RTSystemEditorのコンフィギュレーションセットGUI設定

コンフィギュレーションパラメータは、RTSystemEditorのコンフィギュレーションセット設定ダイアログのGUIウィジェットから操作可能です。 通常、RTCBuilderでRTCを設計する場合、各パラメーターに割り当てるGUIウィジェットの種類を指定できますが、component.confからGUIウィジェットの割り当てを指定することもできます。
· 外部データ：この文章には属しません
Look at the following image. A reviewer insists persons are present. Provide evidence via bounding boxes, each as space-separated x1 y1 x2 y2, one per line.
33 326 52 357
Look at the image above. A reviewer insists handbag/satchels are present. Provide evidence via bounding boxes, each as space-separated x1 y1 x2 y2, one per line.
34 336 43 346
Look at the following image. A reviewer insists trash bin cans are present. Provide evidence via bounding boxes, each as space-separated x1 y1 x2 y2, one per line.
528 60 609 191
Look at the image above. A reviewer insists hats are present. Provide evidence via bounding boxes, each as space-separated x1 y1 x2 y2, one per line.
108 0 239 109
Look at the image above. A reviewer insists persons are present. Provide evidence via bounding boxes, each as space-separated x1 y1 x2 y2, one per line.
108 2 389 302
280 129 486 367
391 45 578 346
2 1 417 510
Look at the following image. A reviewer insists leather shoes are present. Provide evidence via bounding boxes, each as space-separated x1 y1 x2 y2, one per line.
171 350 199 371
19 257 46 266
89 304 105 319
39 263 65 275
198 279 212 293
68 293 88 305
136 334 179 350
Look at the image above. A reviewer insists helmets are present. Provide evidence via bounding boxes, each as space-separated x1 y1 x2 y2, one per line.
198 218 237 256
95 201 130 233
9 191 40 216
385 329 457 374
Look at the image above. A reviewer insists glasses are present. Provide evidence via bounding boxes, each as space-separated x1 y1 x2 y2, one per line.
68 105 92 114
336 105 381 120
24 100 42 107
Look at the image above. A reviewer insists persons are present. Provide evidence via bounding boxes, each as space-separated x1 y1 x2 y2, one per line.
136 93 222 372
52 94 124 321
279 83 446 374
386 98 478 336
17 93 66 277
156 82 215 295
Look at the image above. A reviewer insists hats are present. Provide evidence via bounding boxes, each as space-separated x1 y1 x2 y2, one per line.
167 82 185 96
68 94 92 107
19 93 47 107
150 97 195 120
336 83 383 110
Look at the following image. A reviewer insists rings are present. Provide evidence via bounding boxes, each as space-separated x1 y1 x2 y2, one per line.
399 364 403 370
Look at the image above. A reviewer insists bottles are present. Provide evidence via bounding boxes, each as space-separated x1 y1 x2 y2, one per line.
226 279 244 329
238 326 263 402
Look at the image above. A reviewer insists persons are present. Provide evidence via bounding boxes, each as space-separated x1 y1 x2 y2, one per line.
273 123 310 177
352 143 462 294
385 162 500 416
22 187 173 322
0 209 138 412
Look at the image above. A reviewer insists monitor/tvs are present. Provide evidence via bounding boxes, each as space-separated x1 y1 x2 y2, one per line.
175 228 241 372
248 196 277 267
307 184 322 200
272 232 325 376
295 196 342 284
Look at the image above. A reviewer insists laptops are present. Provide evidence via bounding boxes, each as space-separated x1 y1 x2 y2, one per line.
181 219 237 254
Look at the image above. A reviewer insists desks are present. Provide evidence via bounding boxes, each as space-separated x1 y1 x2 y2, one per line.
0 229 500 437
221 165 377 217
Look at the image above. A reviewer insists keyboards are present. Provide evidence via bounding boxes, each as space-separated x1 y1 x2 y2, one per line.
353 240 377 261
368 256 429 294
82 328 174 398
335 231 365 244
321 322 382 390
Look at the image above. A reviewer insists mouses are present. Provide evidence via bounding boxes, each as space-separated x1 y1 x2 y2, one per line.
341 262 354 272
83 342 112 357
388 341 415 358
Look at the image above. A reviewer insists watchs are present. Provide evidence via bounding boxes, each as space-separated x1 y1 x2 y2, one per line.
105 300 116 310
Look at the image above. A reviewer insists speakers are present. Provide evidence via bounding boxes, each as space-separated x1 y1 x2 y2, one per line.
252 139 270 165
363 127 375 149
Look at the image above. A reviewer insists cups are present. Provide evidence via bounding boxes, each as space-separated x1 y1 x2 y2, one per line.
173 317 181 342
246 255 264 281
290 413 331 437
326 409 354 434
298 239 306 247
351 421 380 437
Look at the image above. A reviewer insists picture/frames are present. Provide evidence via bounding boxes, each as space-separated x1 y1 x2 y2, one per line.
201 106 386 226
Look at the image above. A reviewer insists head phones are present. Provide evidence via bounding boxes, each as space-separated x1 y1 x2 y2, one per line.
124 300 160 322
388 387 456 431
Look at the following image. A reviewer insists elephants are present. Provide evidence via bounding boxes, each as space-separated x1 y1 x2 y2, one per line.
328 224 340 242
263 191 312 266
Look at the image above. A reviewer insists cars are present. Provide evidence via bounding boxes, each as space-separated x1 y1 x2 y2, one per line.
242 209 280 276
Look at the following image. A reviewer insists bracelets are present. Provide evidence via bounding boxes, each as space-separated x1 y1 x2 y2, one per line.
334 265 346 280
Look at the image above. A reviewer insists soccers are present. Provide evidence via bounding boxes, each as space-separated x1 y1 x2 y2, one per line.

  •  conf.[configuration_set_name].[parameter_name]:
     conf.__widget__.[parameter_name]: GUI control type for RTSystemEditor
     conf.__constraint__.[parameter_name]: Constraints for the value

利用可能なウィジェット [widget] の一覧

書式

 conf.__widget__.[widget_name]: [widget_type].[widget_option]

書式詳細

  • [widget_name]: widgetの名称=Configuration Setパラメータ名
    • text: テキストボックス (デフォルト)
    • slider.<step>: 水平スライダー。<step> はスライダーのステップ単位。範囲制約オプション(後述)が必要。
    • spin: スピンボタン。範囲制約オプション(後述)が必要。
    • radio: ラジオボタン。列挙型制約オプション(後述)が必要。
    • checkbox: チェックボックス。列挙型制約オプションが必要。パラメータはカンマ区切りのリストを解釈可能でなければならない。
    • ordered_list: 順序付きリスト。列挙型制約オプションが必要。パラメータはカンマ付きリストを解釈可能でなければならない。このコントロールでは、リストの中に列挙型の要素が1つ以上現れる。
  • [widget_type]: 使用するwidgetのタイプ, (text, slider, spin, radio, checkbox, ordered_list,)
  • [widget_option]: sliderのみステップ単位を指定可能

 conf.__widget__.int_param0: slider.10
 conf.__widget__.int_param1: spin
 conf.__widget__.double_param0: slider.10
 conf.__widget__.double_param1: text
 conf.__widget__.str_param0: radio
 conf.__widget__.vector_param0: checkbox
 conf.__widget__.vector_param1: ordered_list

利用可能な制約条件 [constraints] の一覧

書式

 conf.__constraints__.[parameter_name]:

書式詳細

  • なし:(空白)
  • 即値: 100 (制約値)
  • 範囲: <, >, <=, >= および変数 "x" が利用可能
  • 列挙値: (enum0, enum1, ...)
  • 配列: <constraints0>, <constraints1>, ... for only array value
  • ハッシュ値: {key0: value0, key1:, value0, ...}

制約指定例

  • 制約なし : (blank)
  • 即値 : 100 (read only)
  • 100 以上 : x >= 100
  • 100 以下 : x <= 100
  • 100 より大きい : x > 100
  • 100 未満 : x < 0
  • 100 以上 200 以下: 100 <= x <= 200
  • 100 より大きく 200 、未満 : 100 < x < 200
  • 列挙型制約 : (9600, 19200, 115200)
  • 配列 : x < 1, x < 10, x > 100
  • ハッシュ : {key0: 100<x<200, key1: x>=100}
  •  conf.__constraints__.int_param0: 0<=x<=150
     conf.__constraints__.int_param1: 0<=x<=1000
     conf.__constraints__.double_param0: 0<=x<=100
     conf.__constraints__.double_param1:
     conf.__constraints__.str_param0: (default,mode0,mode1)
     conf.__constraints__.vector_param0: (dog,monkey,pheasant,cat)
     conf.__constraints__.vector_param1: (pita,gora,switch)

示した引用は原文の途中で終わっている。